- **WRITTEN INSTRUCTION**
Print every line of the rows below as one numbered list, leaving out blank lines.

◆ ◆ ◆ ◆ ◆ ◆ ◆

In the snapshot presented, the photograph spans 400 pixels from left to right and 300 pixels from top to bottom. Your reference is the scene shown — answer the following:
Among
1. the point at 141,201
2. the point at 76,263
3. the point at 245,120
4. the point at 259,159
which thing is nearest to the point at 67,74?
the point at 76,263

◆ ◆ ◆ ◆ ◆ ◆ ◆

- **EXPECTED ANSWER**
1. In the snapshot presented, the photograph spans 400 pixels from left to right and 300 pixels from top to bottom. Your reference is the scene shown — answer the following:
2. Among
3. 1. the point at 141,201
4. 2. the point at 76,263
5. 3. the point at 245,120
6. 4. the point at 259,159
7. which thing is nearest to the point at 67,74?
8. the point at 76,263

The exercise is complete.